In order to improve the accuracy, one can refine all the parameters of the models. Other models such as DecisionTreeRegressor can also be tried. One advice would be to try data augmentation technique. Try adding customer dataset points to the training data to handle the imbalance nature.

Improvements:

  1. Different cut off for dropping the columns in the datasets can be used. Eg 0.30 null values.
  2. Different Imputation techniques can be used like Median, Max etc. The features can also be divided into log attributes which are skewed, into mixed attributes and numerical attributes.
  3. Standardization can also changed like MinMaxScaler etc.
  4. Different Models like SVR, DecisionTreeClassifier can be test
  5. Data Augmentation technique can be implemented to handle the imbalance nature of the dataset. Data points from customers data can be added to the training data to increase the positive responses in the training data.

Summary:

In this project, provided by Udacity partners at Bertelsmann Arvato Analytics, the real-life demographics data of Germany population and customer segment was analyzed.

  1. In the first part of the project, pre-processing of the data was done. This was the most challenging part of the project. Conversion of mixed attributes and categorical features into numerical attributes consumes most time in this project. Following the data cleaning part was the imputation and standardization of the dataset.
  2. For the Unsupervised learning part, PCA was applied to the cleaned dataset containing 363 features. The number of features were reduced to 181 after applying PCA which represents approx 90% of the data. Elbow method was used to determine the number of clusters in the kmeans algorithm. After applying Kmeans to both the datasets, it can be seen that the general population in cluster number #18, #14, and #0 would be an ideal choice or have a potential to become future customers. The azdias data points of people in groups #10,#9,#19, and #3 would be considered as non target audience for the mail order company.
  3. A supervised learning algorithm was built using advanced regression models like AdaBoost, GradientBoost and XGBoost. Techniques to handle imbalanced data like Stratified cross fold techniques were also learnt. ROC_AUC curves for these models were plotted to evaluate them. These models were further fined tuning using pipelines and gridsearch methods as learnt from the nano degree program.
  4. A Kaggle score of 0.79959 was obtained from fine-tuned GradientBoost Regressor model. These results could be improved more by data augmentation techniques and further fine tuning other parameters of the model.
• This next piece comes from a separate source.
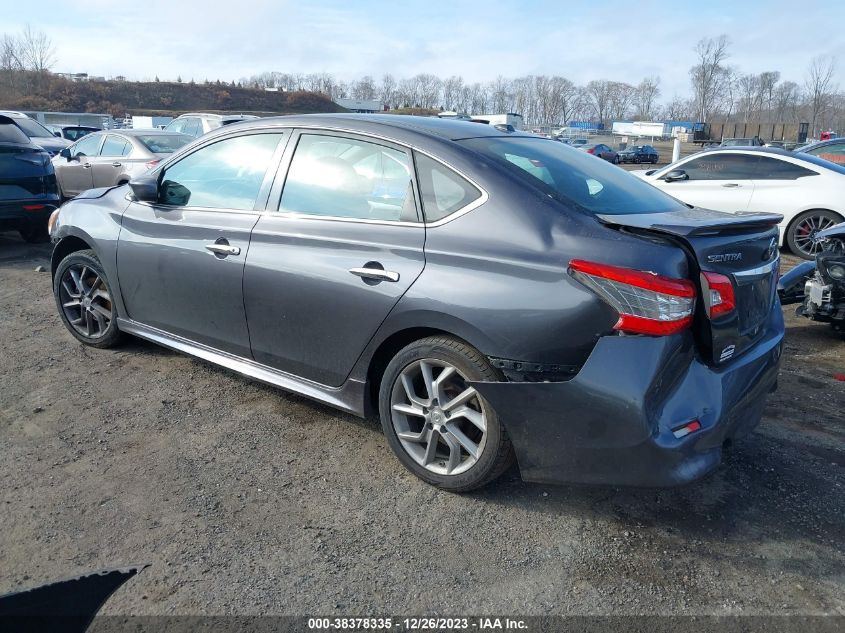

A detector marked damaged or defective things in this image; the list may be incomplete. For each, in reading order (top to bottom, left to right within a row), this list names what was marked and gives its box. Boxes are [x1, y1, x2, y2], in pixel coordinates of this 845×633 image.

exposed wheel well [51, 233, 92, 276]
exposed wheel well [362, 326, 454, 420]
damaged rear bumper [472, 304, 780, 486]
5. Improvements like different imputation, standardization and data augmentation techniques were also discussed which can augment the performance of this project further.

This project be very useful as it could be applied to various fields. I would like to thank again Avarto Financial Solutions for providing this real world datasets. A big thanks to all the instructors and team members of Udacity for their constant support during the nano degree journey.